▶ [What the task asks]
Only text is carried over. Reproduce the entries below exactly.

Image-caption web data
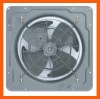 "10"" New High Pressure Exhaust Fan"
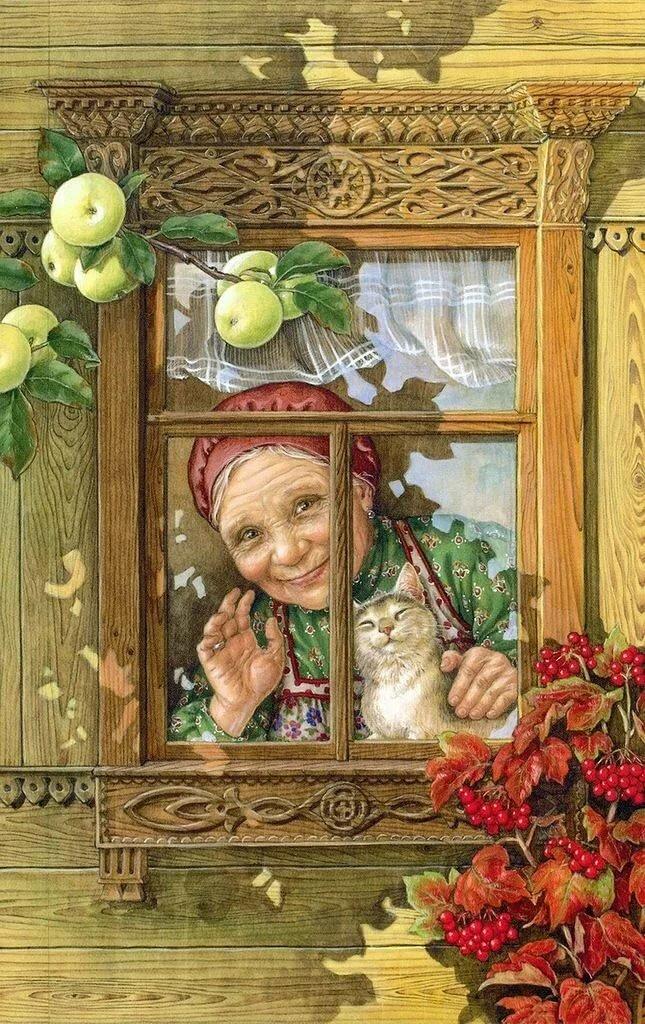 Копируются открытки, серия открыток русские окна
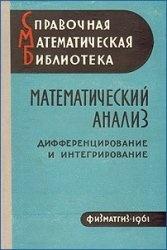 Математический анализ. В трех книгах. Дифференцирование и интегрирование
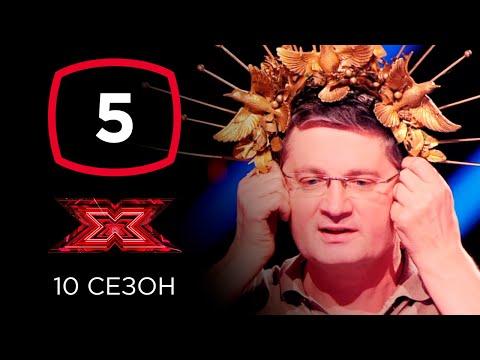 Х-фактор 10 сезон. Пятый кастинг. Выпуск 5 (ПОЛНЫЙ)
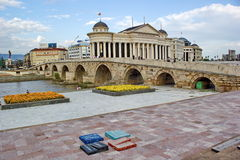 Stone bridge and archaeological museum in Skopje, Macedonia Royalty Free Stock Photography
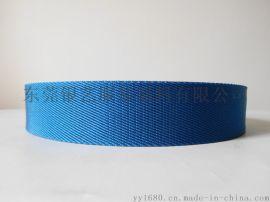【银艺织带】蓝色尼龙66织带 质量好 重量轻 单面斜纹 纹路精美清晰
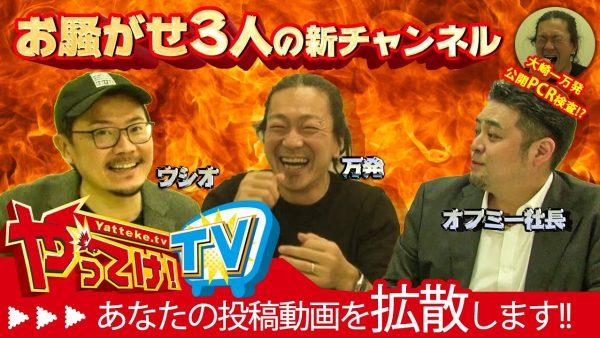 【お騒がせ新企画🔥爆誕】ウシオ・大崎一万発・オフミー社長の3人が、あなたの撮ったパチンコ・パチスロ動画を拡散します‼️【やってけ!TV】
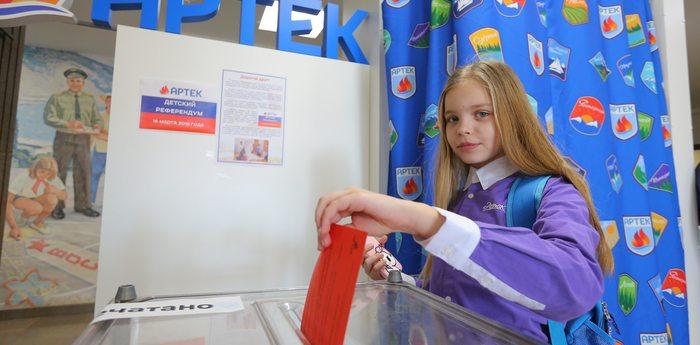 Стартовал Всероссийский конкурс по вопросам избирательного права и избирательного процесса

▶ [Result]
 "10"" New High Pressure Exhaust Fan"
 Копируются открытки, серия открыток русские окна
 Математический анализ. В трех книгах. Дифференцирование и интегрирование
 Х-фактор 10 сезон. Пятый кастинг. Выпуск 5 (ПОЛНЫЙ)
 Stone bridge and archaeological museum in Skopje, Macedonia Royalty Free Stock Photography
【银艺织带】蓝色尼龙66织带 质量好 重量轻 单面斜纹 纹路精美清晰
 【お騒がせ新企画🔥爆誕】ウシオ・大崎一万発・オフミー社長の3人が、あなたの撮ったパチンコ・パチスロ動画を拡散します‼️【やってけ!TV】
 Стартовал Всероссийский конкурс по вопросам избирательного права и избирательного процесса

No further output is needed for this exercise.